Singapore Police has warned about a new ad scam targeting Google’s search platform users. Cybercriminals are targeting users with fake ads from backs appearing to be legitimate on Google. Victims of such scams have lost around S$450,000 (334191.09 USD) since December 2021.
Singapore Police Force (SPF) has warned on Wednesday that in these phishing attacks, fake ads pop up when users search for contact details of their bank on Google. The ads show up on the top of search results among searches, containing fake contact numbers of banks.
When victims called on these numbers, the cybercriminals would impersonate as bank employees, who would alert victims regarding issues with their bank account or credit cards. Victims are then instructed to transfer their funds to an account number provided by the criminal temporarily to resolve the issue.

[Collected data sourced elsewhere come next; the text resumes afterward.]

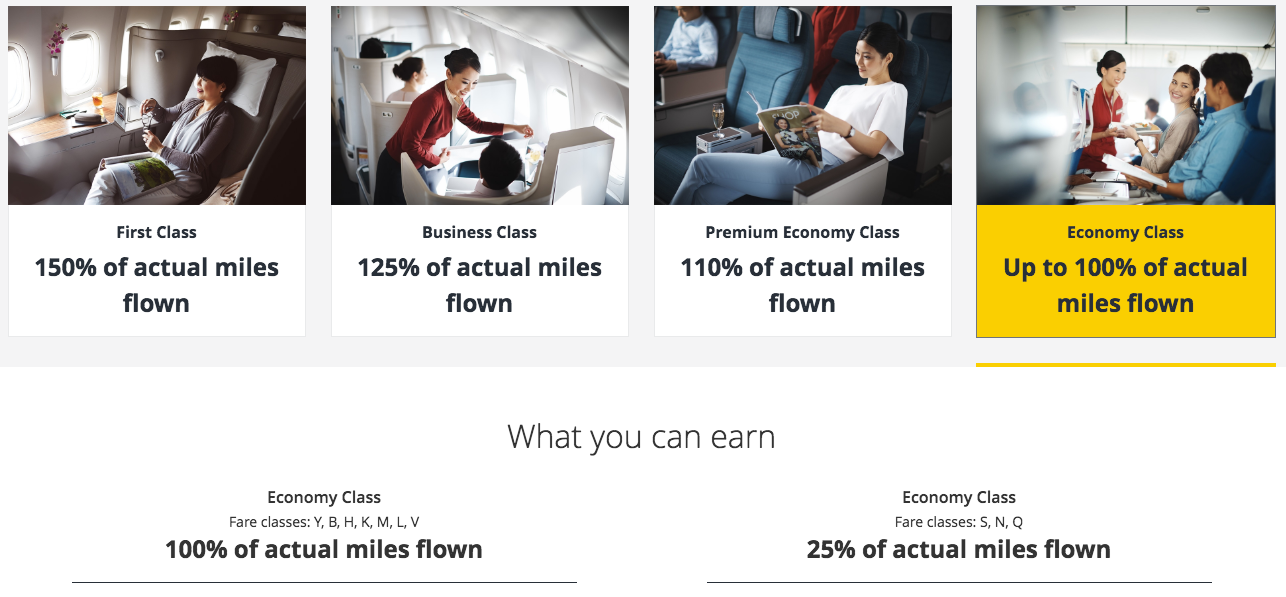 First Class
150% of actual miles flown

Business Class
125% of actual miles flown

Premium Economy Class
110% of actual miles flown

Economy Class
Up to 100% of actual miles flown

What you can earn

Economy Class
Fare classes: Y, B, H, K, M, L, V
100% of actual miles flown

Economy Class
Fare classes: S, N, Q
25% of actual miles flown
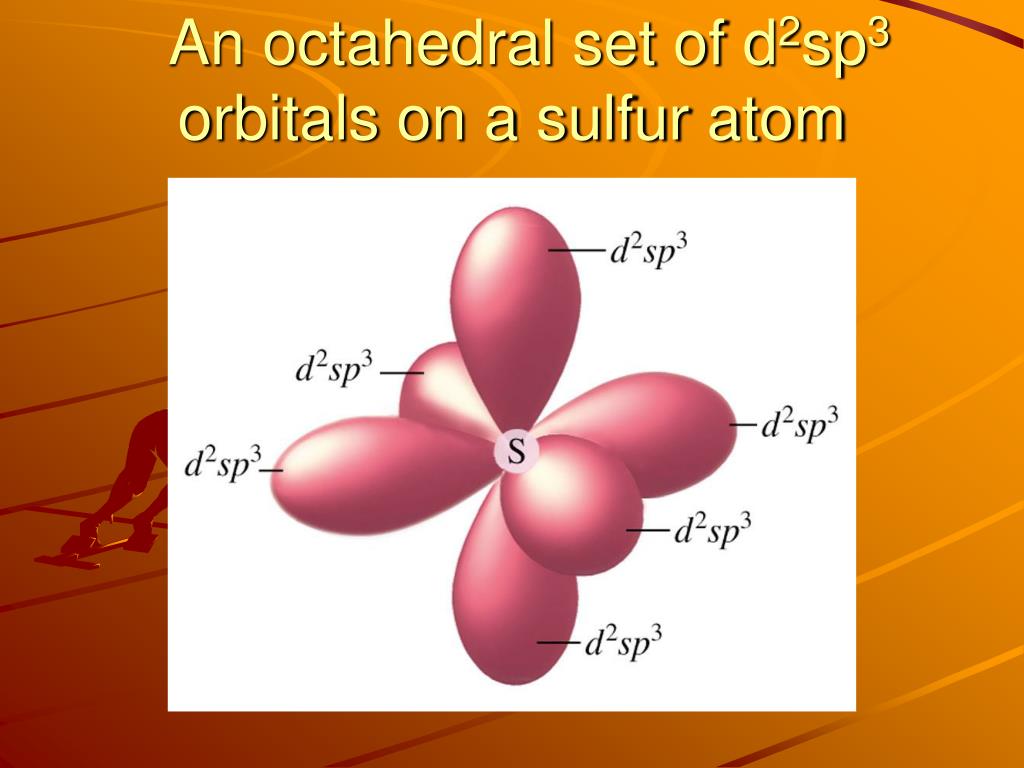 An octahedral set of $d^2sp^3$ orbitals on a sulfur atom

$d^2sp^3$

$d^2sp^3$

$d^2sp^3$

$d^2sp^3$

S

$d^2sp^3$

$d^2sp^3$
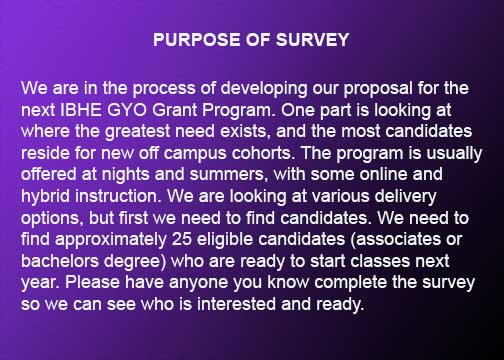 PURPOSE OF SURVEY

We are in the process of developing our proposal for the next IBHE GYO Grant Program. One part is looking at where the greatest need exists, and the most candidates reside for new off campus cohorts. The program is usually offered at nights and summers, with some online and hybrid instruction. We are looking at various delivery options, but first we need to find candidates. We need to find approximately 25 eligible candidates (associates or bachelors degree) who are ready to start classes next year. Please have anyone you know complete the survey so we can see who is interested and ready.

Victims are also told to make payments for their loans in order to avoid issues.
“Victims would only realise that they had been scammed when they contacted the bank via the authentic hotline to verify the new bank account number or when the bank contacted them to verify the reason for the large sum of money transferred,” said Singapore Police Forece.
SPF also highlighted that some victims received SMS messages spoofing the sender ID of banks. It would make them appear as legitimate messages from the bank. The messages contained information regarding resetting bank account details as part of the country’s effort to combat scams.
Since December 2021, more than 15 people have been victims of this campaign, resulting in a loss of S$495,000, according to SPF.
In the latest advisory from SPF, around 469 customers of OCBC Bank have been victims of these ad scams resulting in the loss of SG$8.5 million. Among this, around S$2.7 million was lost in under three days during the Christmas weekend. As a result, several victims lost their life savings, and the bank has promised to fully restitute the losses to the victims of these scams.
In light of the recent OCBC Bank scams, the Industry regulator Monetary Authority of Singapore (MAS) has introduced some latest security measures that Singapore banks must implement. These include the removal of links from SMS and emails sent to customers. Banks also have to introduce a 12-hour delay when activating mobile tokens.
Banks will also have to establish dedicated customer support teams for dealing with potential cases of scams and fraud involving customers. According to MAS, these new measures will be implemented across all banks within two weeks.
“MAS is also intensifying its scrutiny of major financial institutions’ fraud surveillance mechanisms to ensure they are adequately equipped to deal with the growing threat of online scams,” said Monetary Authority of Singapore.